In May, the Indian generic drug major pleaded guilty to over seven US felony charges and made, what has come to be known as, one of the biggest pharmaceutical settlements. The company acknowledged that it had held back data from the US drug regulator and sold adulterated drugs in the US market.
Further inspections by the US FDA then led to an import letter being issued to Ranbaxy's two major manufacturing units in India including, Dewas in Madhya Pradesh and Paonta Sahib in Himachal Pradesh. The company's CEO, Mr Arun Sawhney, had then said, "When you are a major player for the US market, you will also have larger number of inspections."

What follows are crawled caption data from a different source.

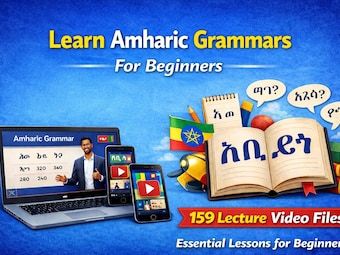 Learn Amharic Basic Grammars for Beginners, 159 Video Lectures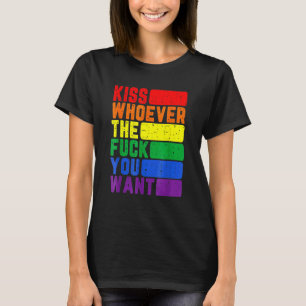 Kiss Whoever The F You Want Lgbtq Gay Lesbian Awar T-Shirt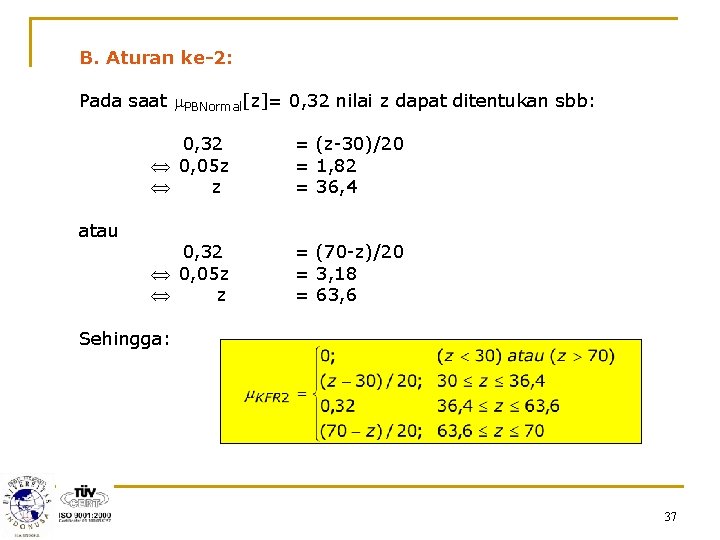 B. Aturan ke-2: Pada saat m. PBNormal[z]= 0, 32 nilai z dapat ditentukan sbb: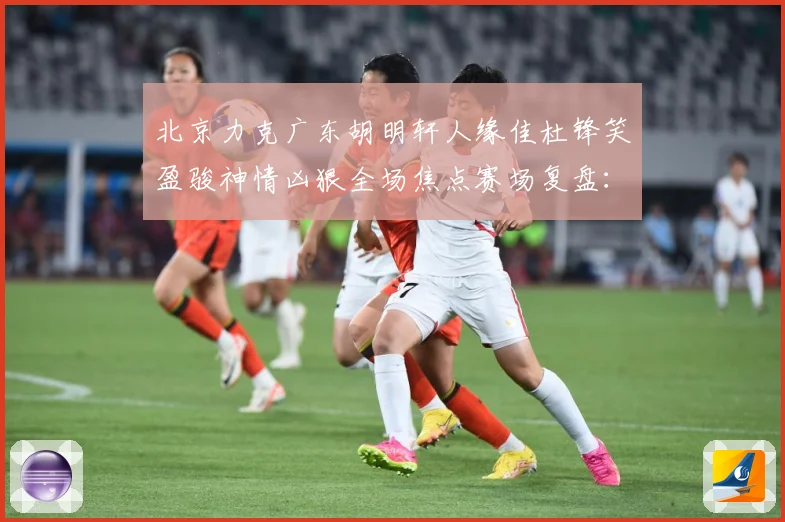 北京力克广东胡明轩人缘佳杜锋笑盈骏神情凶狠全场焦点赛场复盘：最新赛事动态与深度分析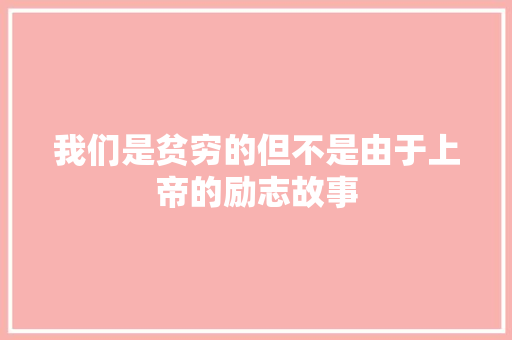 我们是贫穷的但不是由于上帝的励志故事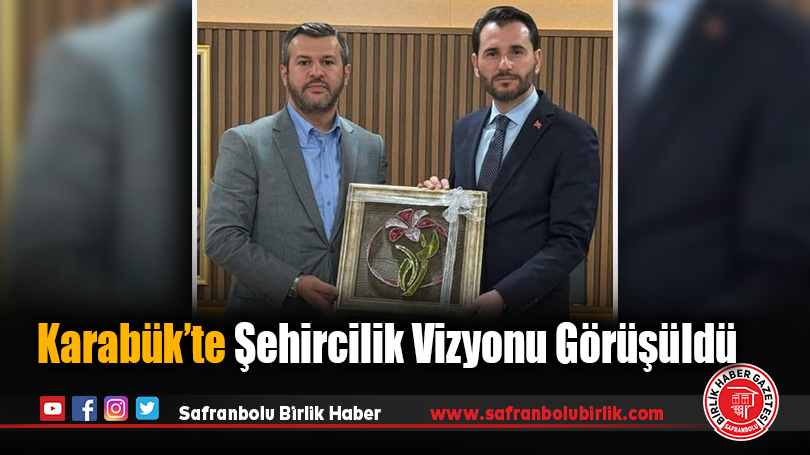 Karabük’te Şehircilik Vizyonu Görüşüldü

The company, which clocked over $1 billion in US sales alone in 2012, probably didn't foresee any trouble. Even as imports remain banned from two of Ranbaxy's units, late during September 2013, the US FDA blacklisted Ranbaxy Laboratories' Mohali plant for quality issues. The FDA suspected that a black fiber, which was found embedded in a Ranbaxy tablet, could have been an employee's arm hair.
Daiichi Sankyo, the Japanese majority stakeholder of Ranbaxy Laboratories, has for the first time come forth to address the issue. The company said that it will work with the US FDA to resolve drugs quality issues.